On Aug 24, 2011, at 12:41 PM, Jay Ashworth wrote:
From: "Patrick W. Gilmore" <patrick@ianai.net>
On Aug 24, 2011, at 8:55 AM, JC Dill wrote:
On 23/08/11 3:13 PM, William Herrin wrote:
A. Our structures aren't built to seismic zone standards. Our construction workers aren't familiar with*how* to build to seismic zone standards. We don't secure equipment inside our buildings to seismic zone standards.
They should be. They should be. You should.
Earthquakes can happen anywhere. There's no excuse to fail to build/secure to earthquake standards.
Tornados can happen anywhere, there's no excuse to fail to build/secure for tornados.
[Etc.]
Things that cost money are not done unless the probability of the danger is higher than vanishingly small. This temblor - at 5.8 with no injuries or fatalities - was the largest earthquake on the entire east coast in 67 years, and the largest in VA in well over a century. Think of the _trillions_ of dollars which could have been put into healthcare, public safety, hell, better networking equipment :) we could have used instead of making all buildings on the east coast earthquake safe.

## Stored data
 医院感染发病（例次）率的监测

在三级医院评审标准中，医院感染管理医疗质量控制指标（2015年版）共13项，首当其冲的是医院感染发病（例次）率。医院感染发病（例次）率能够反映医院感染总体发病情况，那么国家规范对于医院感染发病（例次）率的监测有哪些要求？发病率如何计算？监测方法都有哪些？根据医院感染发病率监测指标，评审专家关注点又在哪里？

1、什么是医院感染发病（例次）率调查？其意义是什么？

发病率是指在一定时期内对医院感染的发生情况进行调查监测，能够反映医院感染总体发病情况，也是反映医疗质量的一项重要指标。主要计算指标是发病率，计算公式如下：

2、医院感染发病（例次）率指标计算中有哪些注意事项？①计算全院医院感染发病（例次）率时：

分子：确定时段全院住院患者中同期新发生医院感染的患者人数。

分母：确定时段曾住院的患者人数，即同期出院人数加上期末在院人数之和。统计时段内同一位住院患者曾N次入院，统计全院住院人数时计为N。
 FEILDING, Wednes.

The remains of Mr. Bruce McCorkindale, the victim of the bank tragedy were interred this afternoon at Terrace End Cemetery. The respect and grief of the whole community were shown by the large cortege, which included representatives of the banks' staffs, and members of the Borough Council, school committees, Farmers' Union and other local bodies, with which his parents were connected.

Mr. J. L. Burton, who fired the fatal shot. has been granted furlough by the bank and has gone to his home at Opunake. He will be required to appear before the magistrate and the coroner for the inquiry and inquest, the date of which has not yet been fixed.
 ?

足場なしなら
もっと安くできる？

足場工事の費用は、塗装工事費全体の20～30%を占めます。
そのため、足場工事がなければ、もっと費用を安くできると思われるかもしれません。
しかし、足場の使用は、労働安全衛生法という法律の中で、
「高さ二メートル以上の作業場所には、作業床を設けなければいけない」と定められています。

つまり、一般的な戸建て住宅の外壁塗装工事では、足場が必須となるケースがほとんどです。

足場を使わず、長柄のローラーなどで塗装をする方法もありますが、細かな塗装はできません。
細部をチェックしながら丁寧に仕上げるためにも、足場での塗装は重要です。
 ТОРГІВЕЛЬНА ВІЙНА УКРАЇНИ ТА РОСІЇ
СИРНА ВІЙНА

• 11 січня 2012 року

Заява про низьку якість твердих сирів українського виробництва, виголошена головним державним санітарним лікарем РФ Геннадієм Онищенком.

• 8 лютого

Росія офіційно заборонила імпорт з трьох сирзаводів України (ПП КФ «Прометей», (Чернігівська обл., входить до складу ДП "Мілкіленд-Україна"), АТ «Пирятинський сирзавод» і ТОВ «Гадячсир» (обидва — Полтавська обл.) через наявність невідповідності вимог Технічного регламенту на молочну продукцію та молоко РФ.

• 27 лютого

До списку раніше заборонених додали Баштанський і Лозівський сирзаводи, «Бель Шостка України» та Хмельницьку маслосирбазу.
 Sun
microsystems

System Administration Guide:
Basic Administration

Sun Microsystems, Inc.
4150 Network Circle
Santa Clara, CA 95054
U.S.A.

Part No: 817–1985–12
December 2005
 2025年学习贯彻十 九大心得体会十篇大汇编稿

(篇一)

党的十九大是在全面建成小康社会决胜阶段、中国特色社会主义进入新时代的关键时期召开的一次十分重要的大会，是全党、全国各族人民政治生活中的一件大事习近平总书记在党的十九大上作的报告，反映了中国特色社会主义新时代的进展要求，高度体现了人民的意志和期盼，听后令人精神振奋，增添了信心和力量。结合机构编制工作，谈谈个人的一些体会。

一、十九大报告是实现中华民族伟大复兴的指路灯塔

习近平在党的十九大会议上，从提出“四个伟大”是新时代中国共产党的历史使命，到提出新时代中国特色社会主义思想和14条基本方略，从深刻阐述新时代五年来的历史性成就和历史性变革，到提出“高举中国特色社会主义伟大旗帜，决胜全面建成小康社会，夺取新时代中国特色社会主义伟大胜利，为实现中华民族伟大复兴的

## Study questions
A – In the email thread, what magnitude is given for the earthquake described as the largest on the entire east coast in 67 years?
B – Reproduce the portion of the email thread starting at "On Aug 24, 2011, at 12:41" and ending at "build/secure for tornados.".

## Answers given
A – 5.8

B –
On Aug 24, 2011, at 12:41 PM, Jay Ashworth wrote:
From: "Patrick W. Gilmore" <patrick@ianai.net>
On Aug 24, 2011, at 8:55 AM, JC Dill wrote:
On 23/08/11 3:13 PM, William Herrin wrote:
A. Our structures aren't built to seismic zone standards. Our construction workers aren't familiar with*how* to build to seismic zone standards. We don't secure equipment inside our buildings to seismic zone standards.
They should be. They should be. You should.
Earthquakes can happen anywhere. There's no excuse to fail to build/secure to earthquake standards.
Tornados can happen anywhere, there's no excuse to fail to build/secure for tornados.